Li Qinghong, Sun Chunmei, Guo Jinzhen, Zhai Wen, Zhang Liping
Department of Neonatology, Northwest Women's and Children's Hospital, Yanta District, No. 1616, Yanxiang Road, Xi'an, 7100061, Shaanxi, People's Republic of China.
Genetic Medical Center, Northwest Women's and Children's Hospital, Xi'an, 7100061, Shaanxi, People's Republic of China.
Mol Cytogenet. 2021 Jul 13;14(1):36. doi: 10.1186/s13039-021-00554-1.
The terminal 10q26 deletion syndrome is a clinically heterogeneous disorder without identified genotype-phenotype correlations. We reported a case of congenital asymmetric crying facies (ACF) syndrome with 10q26.12qter deletion and discussed their genotype-phenotype correlations and the potentially contributing genes involving the etiology of ACF.
We reported a case of neonatal 10q26.12qter deletion and summarized the genotype-phenotype correlations and contributing genes of 10q26.12qter deletion from DECIPHER database and published studies. Meanwhile, we analyzed the potential pathogenic genes contributing to 10q26 deletion syndrome. The female preterm infant harboring 10q26.12qter deletion showed symptoms of abnormal craniofacial appearance with rare congenital asymmetric crying facies, developmental retardation, congenital heart disease, and pulmonary artery hypertension. The deleted region was 13.28 Mb in size as detected by G-banding and array comparative genome hybridization, containing 62 Online Mendelian Inheritance in Man (OMIM) catalog genes. We summarized data from 17 other patients with 10q26.12qter deletion, 11 from the DECIPHER database and 6 from published studies. Patients with monoallelic WDR11 and FGFR2 deletions located in 10q26.12q26.2 were predisposed to craniofacial dysmorphisms, growth retardation, intellectual disability and cardiac diseases.

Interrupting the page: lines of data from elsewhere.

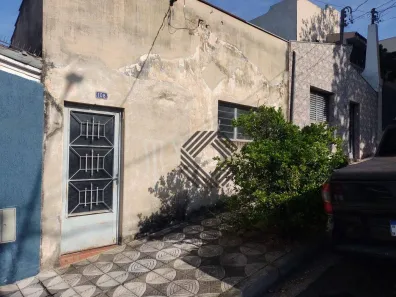 Casa com 1 Quarto à venda, 68m² no Centro, Sorocaba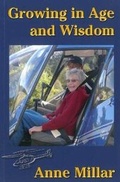 Cover: Growing in Age and Wisdom - Philip Garside Publishing Ltd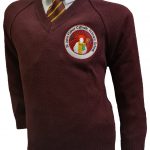 st john fisher new jumper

ACF is a facial dysmorphism frequently accompanied by other systemic deformities. It is a genetic abnormality that may associate with terminal 10q26.12 deletion. Early cardiac, audiologic, cranial examinations and genetic detection are needed to guide early diagnosis and treatment strategy.
10q26末端缺失综合征是一种临床异质性疾病,尚未明确基因型与表型的相关性。我们报告了一例患有10q26.12qter缺失的先天性不对称哭泣面容(ACF)综合征病例,并讨论了其基因型与表型的相关性以及可能与ACF病因相关的基因。
我们报告了一例新生儿10q26.12qter缺失病例,并从DECIPHER数据库及已发表的研究中总结了10q26.12qter缺失的基因型与表型的相关性及相关基因。同时,我们分析了导致10q26缺失综合征的潜在致病基因。这名患有10q26.12qter缺失的女性早产儿表现出颅面外观异常的症状,伴有罕见的先天性不对称哭泣面容、发育迟缓、先天性心脏病和肺动脉高压。通过G显带和阵列比较基因组杂交检测到缺失区域大小为13.28 Mb,包含62个在线人类孟德尔遗传(OMIM)编目基因。我们总结了另外17例10q26.12qter缺失患者的数据,其中11例来自DECIPHER数据库,6例来自已发表的研究。位于10q26.12q26.2的单等位基因WDR11和FGFR2缺失的患者易患颅面畸形、生长发育迟缓、智力残疾和心脏疾病。
ACF是一种常伴有其他全身畸形的面部畸形。它是一种可能与10q26.12末端缺失相关的基因异常。需要进行早期心脏、听力、头颅检查和基因检测,以指导早期诊断和治疗策略。